Жидкий свет за окном с трудом пробивал темень ночи, казалось, так и не сможет его одолеть. Ноги повиновались плохо. И все же Сергей переборол себя.
Электричка прибыла в Ленинград по расписанию. Сергей вышел на перрон. Густое многоголосие большого города, от которого он напрочь успел отвыкнуть за время своего вынужденного отсутствия, подействовало на него угнетающе. По-утреннему оживленная толпа спешно и деловито растекалась по привокзальным улицам. Первым порывом было добраться до киоска «Союзпечати» и купить любую газету.
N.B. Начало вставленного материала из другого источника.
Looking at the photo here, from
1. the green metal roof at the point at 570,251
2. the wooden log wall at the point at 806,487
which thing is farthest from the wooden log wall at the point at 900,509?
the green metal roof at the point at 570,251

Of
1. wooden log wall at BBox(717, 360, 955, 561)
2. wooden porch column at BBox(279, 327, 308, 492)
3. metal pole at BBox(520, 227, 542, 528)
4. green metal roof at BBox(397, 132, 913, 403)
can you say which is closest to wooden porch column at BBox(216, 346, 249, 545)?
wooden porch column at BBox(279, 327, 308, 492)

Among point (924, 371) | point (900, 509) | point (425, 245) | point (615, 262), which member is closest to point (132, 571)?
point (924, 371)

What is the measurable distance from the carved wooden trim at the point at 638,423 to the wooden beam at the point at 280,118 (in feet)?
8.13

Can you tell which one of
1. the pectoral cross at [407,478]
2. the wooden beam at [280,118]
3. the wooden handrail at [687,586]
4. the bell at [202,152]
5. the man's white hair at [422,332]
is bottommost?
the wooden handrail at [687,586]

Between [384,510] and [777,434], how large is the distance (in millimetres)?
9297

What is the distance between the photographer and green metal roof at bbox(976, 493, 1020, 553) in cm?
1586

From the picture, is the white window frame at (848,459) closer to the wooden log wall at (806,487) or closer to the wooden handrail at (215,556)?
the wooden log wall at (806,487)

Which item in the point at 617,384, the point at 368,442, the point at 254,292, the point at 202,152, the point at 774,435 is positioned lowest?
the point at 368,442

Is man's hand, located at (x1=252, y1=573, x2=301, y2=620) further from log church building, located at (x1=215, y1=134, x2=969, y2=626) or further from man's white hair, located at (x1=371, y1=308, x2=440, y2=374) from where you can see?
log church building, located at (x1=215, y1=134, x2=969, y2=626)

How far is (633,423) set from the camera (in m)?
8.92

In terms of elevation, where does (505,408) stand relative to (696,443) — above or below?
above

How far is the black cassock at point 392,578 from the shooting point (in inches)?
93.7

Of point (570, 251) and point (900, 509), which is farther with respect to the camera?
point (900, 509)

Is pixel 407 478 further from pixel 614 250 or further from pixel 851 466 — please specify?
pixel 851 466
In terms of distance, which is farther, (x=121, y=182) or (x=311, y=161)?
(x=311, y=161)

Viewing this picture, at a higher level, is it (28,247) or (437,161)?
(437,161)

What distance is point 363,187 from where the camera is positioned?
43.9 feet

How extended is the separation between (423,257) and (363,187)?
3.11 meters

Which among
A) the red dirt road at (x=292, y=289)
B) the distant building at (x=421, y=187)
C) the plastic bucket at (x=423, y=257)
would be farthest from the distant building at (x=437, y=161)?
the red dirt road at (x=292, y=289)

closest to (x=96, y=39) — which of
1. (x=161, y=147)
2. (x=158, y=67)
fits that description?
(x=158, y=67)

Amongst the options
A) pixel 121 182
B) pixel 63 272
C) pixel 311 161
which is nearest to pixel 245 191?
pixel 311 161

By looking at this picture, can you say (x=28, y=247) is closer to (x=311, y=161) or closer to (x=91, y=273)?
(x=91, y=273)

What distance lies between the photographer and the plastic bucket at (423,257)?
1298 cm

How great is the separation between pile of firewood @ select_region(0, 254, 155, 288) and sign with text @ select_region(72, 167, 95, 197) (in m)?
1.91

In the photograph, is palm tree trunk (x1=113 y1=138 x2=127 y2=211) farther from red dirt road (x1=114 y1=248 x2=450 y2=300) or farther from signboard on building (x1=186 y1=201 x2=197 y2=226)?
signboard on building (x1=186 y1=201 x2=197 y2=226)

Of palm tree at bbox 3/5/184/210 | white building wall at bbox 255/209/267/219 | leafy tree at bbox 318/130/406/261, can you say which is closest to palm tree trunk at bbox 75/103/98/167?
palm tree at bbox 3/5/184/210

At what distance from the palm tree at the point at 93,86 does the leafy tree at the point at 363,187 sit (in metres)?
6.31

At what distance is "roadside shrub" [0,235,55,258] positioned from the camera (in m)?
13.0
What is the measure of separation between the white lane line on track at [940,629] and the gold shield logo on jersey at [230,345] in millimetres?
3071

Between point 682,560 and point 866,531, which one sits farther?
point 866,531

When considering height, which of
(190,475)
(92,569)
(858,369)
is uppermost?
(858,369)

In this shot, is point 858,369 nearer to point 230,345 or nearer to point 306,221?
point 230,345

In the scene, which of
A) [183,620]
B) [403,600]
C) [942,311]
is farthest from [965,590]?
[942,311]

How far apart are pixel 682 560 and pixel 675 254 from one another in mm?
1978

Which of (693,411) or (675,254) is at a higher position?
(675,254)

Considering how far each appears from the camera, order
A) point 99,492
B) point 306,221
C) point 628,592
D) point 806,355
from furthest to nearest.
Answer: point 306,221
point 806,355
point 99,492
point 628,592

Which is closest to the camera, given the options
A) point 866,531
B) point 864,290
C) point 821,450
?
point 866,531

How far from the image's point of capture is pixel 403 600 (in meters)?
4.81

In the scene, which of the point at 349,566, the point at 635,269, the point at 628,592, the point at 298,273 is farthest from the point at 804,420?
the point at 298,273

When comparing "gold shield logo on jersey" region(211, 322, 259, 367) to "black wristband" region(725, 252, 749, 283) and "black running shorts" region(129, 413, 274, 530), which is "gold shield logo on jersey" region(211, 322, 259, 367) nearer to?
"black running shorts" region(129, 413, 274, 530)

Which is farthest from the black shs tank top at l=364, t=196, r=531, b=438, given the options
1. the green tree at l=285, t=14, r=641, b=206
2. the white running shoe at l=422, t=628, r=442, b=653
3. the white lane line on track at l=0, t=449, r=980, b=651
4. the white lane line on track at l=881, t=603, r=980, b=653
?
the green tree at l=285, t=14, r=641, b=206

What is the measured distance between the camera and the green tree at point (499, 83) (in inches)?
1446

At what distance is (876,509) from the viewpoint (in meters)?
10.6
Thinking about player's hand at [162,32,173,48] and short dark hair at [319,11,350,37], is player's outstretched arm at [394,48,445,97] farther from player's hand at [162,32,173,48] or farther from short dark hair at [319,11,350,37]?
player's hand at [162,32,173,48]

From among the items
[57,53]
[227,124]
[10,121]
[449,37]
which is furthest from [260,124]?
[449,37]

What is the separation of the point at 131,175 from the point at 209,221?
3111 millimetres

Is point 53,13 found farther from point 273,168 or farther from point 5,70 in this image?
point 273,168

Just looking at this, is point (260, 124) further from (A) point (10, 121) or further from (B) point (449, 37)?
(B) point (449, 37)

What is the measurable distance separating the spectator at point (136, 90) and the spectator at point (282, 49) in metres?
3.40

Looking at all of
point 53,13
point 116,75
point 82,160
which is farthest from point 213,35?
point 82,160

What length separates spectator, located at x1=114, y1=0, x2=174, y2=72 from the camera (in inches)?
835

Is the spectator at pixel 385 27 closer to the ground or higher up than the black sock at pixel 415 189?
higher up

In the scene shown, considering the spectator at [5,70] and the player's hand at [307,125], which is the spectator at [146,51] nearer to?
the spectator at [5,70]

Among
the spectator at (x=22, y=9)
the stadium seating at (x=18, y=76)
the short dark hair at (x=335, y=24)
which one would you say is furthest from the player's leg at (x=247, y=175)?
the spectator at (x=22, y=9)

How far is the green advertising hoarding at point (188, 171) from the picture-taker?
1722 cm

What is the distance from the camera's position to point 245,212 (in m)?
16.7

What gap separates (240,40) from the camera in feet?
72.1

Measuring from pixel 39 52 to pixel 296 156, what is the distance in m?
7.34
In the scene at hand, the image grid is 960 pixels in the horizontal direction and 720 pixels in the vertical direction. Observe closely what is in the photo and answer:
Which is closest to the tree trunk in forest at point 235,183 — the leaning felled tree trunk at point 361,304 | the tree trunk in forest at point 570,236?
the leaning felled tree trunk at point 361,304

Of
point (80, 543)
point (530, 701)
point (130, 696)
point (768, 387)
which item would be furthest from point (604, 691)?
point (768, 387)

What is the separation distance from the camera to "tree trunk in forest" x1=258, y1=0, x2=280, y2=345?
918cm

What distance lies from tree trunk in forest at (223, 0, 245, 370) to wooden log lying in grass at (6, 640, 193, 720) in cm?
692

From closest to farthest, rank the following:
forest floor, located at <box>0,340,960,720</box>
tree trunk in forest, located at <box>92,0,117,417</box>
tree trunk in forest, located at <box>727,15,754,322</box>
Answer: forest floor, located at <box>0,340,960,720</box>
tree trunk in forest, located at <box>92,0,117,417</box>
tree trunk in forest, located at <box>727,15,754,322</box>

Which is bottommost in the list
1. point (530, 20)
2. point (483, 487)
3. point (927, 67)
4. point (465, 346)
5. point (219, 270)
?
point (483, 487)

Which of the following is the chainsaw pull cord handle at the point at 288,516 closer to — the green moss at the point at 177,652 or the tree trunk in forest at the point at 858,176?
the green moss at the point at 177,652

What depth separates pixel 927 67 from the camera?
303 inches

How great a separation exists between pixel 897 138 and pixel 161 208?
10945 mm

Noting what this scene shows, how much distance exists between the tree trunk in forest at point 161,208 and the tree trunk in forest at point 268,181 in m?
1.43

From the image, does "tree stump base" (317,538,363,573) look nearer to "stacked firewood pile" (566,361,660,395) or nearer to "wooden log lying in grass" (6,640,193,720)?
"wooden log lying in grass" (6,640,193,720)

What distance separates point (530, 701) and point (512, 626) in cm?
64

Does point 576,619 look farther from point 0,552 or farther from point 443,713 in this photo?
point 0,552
Один из ближайших киосков оказался закрытым, к другому стояла бесконечная очередь. О, эти бесконечные, ставшие почти родными, очереди! За чем угодно… За колбасой, сапогами, газетами, в ЗАГС. Они создают величайший смысл в этом лишенном всякого смысла мире. От досады ему захотелось выкинуть какой-нибудь фортель, что-нибудь из ряда вон. Стать, например, посреди улицы и закричать: «Люди, остановитесь! Хоть на секунду! Я живой! Давайте порадуемся счастливому стечению обстоятельств вместе!»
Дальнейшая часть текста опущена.